> [WRITTEN EXERCISE]
Repeat verbatim the rows starting at the line containing "In this photograph, would" and ending at the line containing "Answer: the chrome", with both of those lines included.

Records from a data collection
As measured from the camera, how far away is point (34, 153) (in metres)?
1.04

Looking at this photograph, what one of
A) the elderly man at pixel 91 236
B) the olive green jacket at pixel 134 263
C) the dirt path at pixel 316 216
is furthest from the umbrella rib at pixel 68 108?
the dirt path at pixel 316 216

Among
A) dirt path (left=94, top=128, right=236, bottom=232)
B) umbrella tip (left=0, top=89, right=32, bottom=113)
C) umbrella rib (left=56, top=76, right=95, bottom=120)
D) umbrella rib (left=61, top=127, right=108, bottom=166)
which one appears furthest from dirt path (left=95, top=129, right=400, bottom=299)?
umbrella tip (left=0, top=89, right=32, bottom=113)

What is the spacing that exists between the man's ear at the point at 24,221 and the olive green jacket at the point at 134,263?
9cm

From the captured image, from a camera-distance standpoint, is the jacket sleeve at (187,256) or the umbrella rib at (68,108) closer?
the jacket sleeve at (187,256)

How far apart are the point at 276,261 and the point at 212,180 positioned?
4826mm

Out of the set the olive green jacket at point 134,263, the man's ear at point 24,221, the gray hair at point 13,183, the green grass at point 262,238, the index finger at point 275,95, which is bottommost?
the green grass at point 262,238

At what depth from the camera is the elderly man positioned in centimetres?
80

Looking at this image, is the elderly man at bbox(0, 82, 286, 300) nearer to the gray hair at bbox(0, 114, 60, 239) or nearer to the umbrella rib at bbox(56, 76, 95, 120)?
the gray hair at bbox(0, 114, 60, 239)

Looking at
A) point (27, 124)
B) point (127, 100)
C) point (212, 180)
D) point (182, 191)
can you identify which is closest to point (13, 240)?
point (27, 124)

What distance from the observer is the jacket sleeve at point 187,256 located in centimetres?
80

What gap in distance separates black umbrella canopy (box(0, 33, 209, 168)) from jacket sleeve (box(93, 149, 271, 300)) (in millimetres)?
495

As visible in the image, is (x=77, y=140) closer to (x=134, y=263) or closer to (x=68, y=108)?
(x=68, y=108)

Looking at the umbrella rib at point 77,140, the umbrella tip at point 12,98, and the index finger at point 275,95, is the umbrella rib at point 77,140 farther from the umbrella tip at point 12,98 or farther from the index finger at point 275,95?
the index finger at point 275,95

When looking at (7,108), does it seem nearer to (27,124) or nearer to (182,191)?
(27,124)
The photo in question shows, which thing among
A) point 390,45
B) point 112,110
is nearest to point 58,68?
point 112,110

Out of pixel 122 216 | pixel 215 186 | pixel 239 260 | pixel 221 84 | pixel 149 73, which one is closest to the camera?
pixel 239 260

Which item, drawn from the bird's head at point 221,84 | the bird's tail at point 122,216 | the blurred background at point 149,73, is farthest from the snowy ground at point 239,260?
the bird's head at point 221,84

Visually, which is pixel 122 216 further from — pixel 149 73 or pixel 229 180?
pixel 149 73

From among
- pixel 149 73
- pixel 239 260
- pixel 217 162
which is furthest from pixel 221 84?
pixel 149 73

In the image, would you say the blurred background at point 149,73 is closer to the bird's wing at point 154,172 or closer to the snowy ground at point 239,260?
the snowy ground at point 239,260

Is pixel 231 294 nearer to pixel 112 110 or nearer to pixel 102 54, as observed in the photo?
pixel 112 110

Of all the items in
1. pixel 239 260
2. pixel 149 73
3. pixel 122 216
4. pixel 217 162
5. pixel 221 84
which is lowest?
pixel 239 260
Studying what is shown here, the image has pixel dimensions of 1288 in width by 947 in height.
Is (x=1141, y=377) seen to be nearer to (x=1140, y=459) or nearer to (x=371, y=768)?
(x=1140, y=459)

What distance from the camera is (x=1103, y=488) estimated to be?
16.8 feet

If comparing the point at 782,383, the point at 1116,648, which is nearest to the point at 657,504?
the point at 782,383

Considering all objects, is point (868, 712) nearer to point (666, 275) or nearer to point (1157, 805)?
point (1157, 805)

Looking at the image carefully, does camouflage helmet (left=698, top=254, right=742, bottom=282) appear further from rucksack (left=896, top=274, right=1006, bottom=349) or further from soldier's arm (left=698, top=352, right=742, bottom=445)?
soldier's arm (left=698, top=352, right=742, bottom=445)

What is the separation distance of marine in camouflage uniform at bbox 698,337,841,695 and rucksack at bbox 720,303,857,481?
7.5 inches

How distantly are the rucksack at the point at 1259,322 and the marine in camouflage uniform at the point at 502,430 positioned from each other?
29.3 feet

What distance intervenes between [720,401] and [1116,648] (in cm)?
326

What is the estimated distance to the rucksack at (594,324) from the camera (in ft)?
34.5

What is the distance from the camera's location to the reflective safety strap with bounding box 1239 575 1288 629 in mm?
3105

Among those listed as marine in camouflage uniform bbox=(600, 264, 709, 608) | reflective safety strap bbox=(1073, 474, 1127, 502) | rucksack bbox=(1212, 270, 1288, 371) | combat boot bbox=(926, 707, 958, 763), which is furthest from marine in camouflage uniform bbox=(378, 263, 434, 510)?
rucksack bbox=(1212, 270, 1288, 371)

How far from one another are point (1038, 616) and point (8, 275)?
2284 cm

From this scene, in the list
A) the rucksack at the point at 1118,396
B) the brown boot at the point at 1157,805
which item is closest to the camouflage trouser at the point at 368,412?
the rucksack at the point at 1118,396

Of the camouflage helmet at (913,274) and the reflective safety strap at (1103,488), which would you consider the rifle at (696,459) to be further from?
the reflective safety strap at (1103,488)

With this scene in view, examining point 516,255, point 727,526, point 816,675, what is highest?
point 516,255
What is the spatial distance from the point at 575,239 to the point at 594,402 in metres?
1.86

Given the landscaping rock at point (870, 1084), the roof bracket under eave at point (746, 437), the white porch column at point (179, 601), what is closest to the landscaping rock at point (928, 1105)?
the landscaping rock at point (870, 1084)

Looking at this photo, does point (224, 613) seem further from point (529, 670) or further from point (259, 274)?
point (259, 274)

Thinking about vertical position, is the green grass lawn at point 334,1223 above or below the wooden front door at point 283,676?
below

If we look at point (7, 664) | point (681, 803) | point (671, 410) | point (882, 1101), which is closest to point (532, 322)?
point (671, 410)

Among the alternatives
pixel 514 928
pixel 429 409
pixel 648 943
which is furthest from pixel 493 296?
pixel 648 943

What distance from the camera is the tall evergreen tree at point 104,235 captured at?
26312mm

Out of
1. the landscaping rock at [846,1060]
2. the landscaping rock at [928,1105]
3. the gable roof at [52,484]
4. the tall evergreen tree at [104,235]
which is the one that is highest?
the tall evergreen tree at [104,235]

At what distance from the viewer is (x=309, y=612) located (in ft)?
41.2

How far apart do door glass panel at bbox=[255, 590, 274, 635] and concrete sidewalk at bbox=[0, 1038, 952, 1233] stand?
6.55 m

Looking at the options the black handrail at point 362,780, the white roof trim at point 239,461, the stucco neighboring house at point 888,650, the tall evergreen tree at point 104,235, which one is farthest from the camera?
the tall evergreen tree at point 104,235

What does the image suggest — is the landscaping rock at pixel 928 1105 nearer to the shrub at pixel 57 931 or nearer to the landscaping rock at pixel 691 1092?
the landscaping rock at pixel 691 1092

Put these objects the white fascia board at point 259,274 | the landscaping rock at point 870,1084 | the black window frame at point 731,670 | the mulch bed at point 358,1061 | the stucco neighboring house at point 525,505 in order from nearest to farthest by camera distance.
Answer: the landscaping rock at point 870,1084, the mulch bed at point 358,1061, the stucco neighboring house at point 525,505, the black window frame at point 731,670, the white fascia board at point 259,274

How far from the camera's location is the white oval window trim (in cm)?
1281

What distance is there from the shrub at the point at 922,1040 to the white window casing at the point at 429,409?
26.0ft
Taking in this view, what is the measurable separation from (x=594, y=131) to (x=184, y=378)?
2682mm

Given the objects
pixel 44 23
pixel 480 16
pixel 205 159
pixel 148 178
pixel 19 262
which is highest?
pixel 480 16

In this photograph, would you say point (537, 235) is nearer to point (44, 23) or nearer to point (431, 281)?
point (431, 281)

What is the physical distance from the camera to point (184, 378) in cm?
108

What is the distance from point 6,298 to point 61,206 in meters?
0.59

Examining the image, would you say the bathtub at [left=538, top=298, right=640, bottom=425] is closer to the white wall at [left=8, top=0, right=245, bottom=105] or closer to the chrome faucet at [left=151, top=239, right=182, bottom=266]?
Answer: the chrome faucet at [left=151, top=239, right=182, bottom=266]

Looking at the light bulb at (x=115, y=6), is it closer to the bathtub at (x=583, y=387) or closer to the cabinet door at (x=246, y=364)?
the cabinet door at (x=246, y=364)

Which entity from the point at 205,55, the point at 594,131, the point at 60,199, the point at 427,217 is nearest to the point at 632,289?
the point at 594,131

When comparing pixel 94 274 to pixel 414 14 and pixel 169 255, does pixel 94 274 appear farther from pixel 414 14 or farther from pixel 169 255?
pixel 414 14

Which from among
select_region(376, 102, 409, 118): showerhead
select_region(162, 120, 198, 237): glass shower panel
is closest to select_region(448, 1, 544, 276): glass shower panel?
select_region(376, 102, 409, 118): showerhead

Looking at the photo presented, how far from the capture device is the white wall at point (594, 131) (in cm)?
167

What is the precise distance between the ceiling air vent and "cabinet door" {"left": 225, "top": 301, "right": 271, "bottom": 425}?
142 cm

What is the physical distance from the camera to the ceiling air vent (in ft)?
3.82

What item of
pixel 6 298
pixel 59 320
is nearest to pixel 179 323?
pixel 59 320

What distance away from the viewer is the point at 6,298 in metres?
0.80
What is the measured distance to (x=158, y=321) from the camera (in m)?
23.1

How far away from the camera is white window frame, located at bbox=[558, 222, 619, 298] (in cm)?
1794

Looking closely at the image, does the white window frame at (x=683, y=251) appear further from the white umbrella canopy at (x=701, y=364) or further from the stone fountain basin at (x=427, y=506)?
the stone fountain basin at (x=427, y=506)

> [SOLUTION FOR THIS PROBLEM]
In this photograph, would you say point (537, 235) is nearer to point (44, 23) or nearer to point (431, 281)?
point (431, 281)

What is the physical distance from the camera to point (184, 378) in cm?
108

What is the distance from point 6,298 to point 61,206 in meters?
0.59

Examining the image, would you say the bathtub at [left=538, top=298, right=640, bottom=425] is closer to the white wall at [left=8, top=0, right=245, bottom=105] or closer to the chrome faucet at [left=151, top=239, right=182, bottom=266]?
Answer: the chrome faucet at [left=151, top=239, right=182, bottom=266]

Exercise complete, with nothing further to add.